## [TEXT]
* begin *

Tag Archives: England

And Then The Sun Came Out . . . .

. . . . What a Treat!
The rain thundered down all night. The day dawned grey and bleak. Southwold’s beach and the North Sea were uninviting:

southwold beach

The town was drab:

southwold

And then the sun came out and lit the candy-striped beach huts:

southwold beach huts

It bathed the swans in gold:

swan lake in southwold

swan lake in southwold

And provided a stunning sunset:

sunset in southwold

Our last night before we put our caravan “to bed” for the winter was perfect.
Post for the photo challenge “treat.”

Stolen!

Seal, Wells-next-the-Sea, Norfolk
This is not how I felt at the end of this journey.

Oh dear readers, are you sick and tired of hearing how we get it so badly wrong every time we travel or are you smugly pleased that it’s not you, that you’re not in this script?

‘It’s not here.’

‘It must be. Have we looked down here?’

‘Yes.’

‘Is it that one?’

‘No.’

‘Is it that one?’

‘No!’

’Did you check the number plate?’

‘YES!’

‘Maybe it’s in the workshop.’

‘Of course it’s not!’

‘Where is it then?’

‘It’s been stolen! Bl***y h***! It didn’t have any security fitted. The insurance won’t be valid.’

‘Surely the site has security and insurance,’ but I was talking to thin air as himself had gone looking for a third time in the same place hoping our new caravan/travel trailer/RV would magically appear.

I beetled off in the opposite direction to the storage facility office. Himself overtook me and burst through the doors.

I was reminded of the time our VW Golf disappeared overnight from its parking place in the little hill town of Vejer de la Frontera in Spain. The police had picked it up and plunked in down in a car park a 10 minute walk away. We were told the town council wanted to plant a palm tree where it had stood or were they playing a joke on los Inglés?

* end *

## [WRITTEN TASKS]
[a] According to the blog post, what three things did the sun do once it came out?
[b] Reproduce a passage of the blog post word for word. Begin at the words "Our last night" and stop after "in this script?".

## [SOURCE DATA]
* begin *

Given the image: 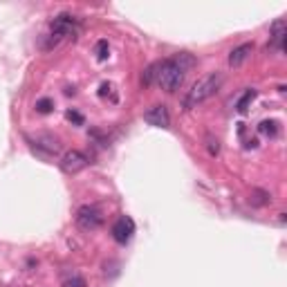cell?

* end *

## [SOLVED PROBLEMS]
[a]
1. It lit the candy-striped beach huts.
2. It bathed the swans in gold.
3. It provided a stunning sunset.

[b]
Our last night before we put our caravan “to bed” for the winter was perfect.
Post for the photo challenge “treat.”

Stolen!

Seal, Wells-next-the-Sea, Norfolk
This is not how I felt at the end of this journey.

Oh dear readers, are you sick and tired of hearing how we get it so badly wrong every time we travel or are you smugly pleased that it’s not you, that you’re not in this script?